Exercise instructions:
**A)** Please answer from the Scuffle preview: how many wrestlers does Penn State plan to take to Chattanooga?
**B)** Rewrite everything in the Scuffle preview from "Scuffle a chance" down to "last year’s tournament.", swapping in "PSU" wherever "Penn State" appears.

Text section:
○ ○ ○ ○ ○ ○ ○

Scuffle a chance to shine, and push Nittany Lions
UNIVERSITY PARK — Since Penn State started competing at the Southern Scuffle during the 2010-11 season, the tournament has served as both a proving ground and a source of momentum for the Nittany Lions.
During that same time frame, Penn State has won NCAA championships in six of the last seven seasons. It also claimed six straight Scuffle titles before scheduling considerations forced it to skip last year’s tournament.
This year’s tournament, scheduled for Monday and Tuesday at the University of Tennessee-Chattanooga, should give the Nittany Lions a good barometer of where they stand from individual and team standpoints.
“This has been a great tournament for us. You look at the history, our guys have had a lot of success there,” associate head coach Cody Sanderson said Friday. “In some ways, it’s been a springboard for us to kick off the second part of the season. Even back in 2011, we went down there and the guys performed well. It really was a good kick starter for us when we made that run to the first national championship here.”
Penn State plans to take 19 wrestlers to Chattanooga, 17 of whom will compete for the Nittany Lions (125: Devin Schnupp; 133: Corey Keener; 141: Jered Cortez; 149: Zain Retherford and Bo Pipher; 157: Jason Nolf; 165: Vincenzo Joseph; 174: Mark Hall and Francisco Bisono; 184: Bo Nickal and Devon Van Cura; 197: Anthony Cassar, Matt McCutcheon and Shakur Rasheed; 285: Nick Nevills and Alex Nicholas).
The other two, freshmen Nick Lee (141) and Jarod Verkleeren (149), will compete unattached.
Sanderson said a trip to the Scuffle for non-starters is a reward for good work habits on and off the mat.

○ ○ ○ ○ ○ ○ ○

Data records:
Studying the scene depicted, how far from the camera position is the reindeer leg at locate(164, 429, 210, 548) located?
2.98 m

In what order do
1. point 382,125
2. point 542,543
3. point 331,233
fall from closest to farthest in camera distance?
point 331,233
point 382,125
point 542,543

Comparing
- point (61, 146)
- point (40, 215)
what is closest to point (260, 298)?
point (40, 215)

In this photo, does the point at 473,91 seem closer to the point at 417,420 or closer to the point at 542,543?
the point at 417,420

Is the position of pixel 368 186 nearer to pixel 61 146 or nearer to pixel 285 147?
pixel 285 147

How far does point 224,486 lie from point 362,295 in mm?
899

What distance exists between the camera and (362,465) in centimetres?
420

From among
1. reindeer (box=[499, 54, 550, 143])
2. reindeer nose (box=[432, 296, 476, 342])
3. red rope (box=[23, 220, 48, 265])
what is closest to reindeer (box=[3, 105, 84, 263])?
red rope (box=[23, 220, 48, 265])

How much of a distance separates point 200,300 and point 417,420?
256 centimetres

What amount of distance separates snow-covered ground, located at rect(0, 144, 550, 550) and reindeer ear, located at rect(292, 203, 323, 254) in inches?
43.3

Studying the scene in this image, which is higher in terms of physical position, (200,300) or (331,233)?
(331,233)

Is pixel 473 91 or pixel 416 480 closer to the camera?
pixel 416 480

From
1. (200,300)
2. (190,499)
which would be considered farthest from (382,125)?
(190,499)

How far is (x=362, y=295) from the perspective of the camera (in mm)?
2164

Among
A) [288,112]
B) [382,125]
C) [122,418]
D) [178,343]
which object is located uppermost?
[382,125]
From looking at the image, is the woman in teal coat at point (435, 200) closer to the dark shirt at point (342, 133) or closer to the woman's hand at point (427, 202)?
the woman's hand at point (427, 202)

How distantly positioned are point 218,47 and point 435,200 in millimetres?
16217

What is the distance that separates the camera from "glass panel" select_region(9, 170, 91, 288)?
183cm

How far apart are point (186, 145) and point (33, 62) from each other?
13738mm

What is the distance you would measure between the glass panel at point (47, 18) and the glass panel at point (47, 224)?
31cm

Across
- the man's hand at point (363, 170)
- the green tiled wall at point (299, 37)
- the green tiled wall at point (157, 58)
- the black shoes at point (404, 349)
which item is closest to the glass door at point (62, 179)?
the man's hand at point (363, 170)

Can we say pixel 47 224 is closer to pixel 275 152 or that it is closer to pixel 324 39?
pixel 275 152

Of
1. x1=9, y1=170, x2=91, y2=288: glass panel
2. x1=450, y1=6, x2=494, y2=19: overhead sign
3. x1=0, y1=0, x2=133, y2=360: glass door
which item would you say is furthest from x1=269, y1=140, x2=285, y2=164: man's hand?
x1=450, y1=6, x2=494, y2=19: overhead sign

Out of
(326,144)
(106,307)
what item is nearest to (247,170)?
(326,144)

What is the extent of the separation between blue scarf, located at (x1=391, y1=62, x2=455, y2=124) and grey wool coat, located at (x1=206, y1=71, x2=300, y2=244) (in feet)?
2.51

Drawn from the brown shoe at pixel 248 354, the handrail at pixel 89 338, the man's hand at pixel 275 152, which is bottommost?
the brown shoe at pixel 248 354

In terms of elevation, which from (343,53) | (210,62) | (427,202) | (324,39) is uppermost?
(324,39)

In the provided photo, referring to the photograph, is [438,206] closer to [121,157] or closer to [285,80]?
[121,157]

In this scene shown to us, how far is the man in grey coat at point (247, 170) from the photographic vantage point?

○ ○ ○ ○ ○ ○ ○

Solutions to the problems:
**A)** Penn State plans to take 19 wrestlers, 17 of whom will compete for the Nittany Lions.

**B)**
Scuffle a chance to shine, and push Nittany Lions
UNIVERSITY PARK — Since PSU started competing at the Southern Scuffle during the 2010-11 season, the tournament has served as both a proving ground and a source of momentum for the Nittany Lions.
During that same time frame, PSU has won NCAA championships in six of the last seven seasons. It also claimed six straight Scuffle titles before scheduling considerations forced it to skip last year’s tournament.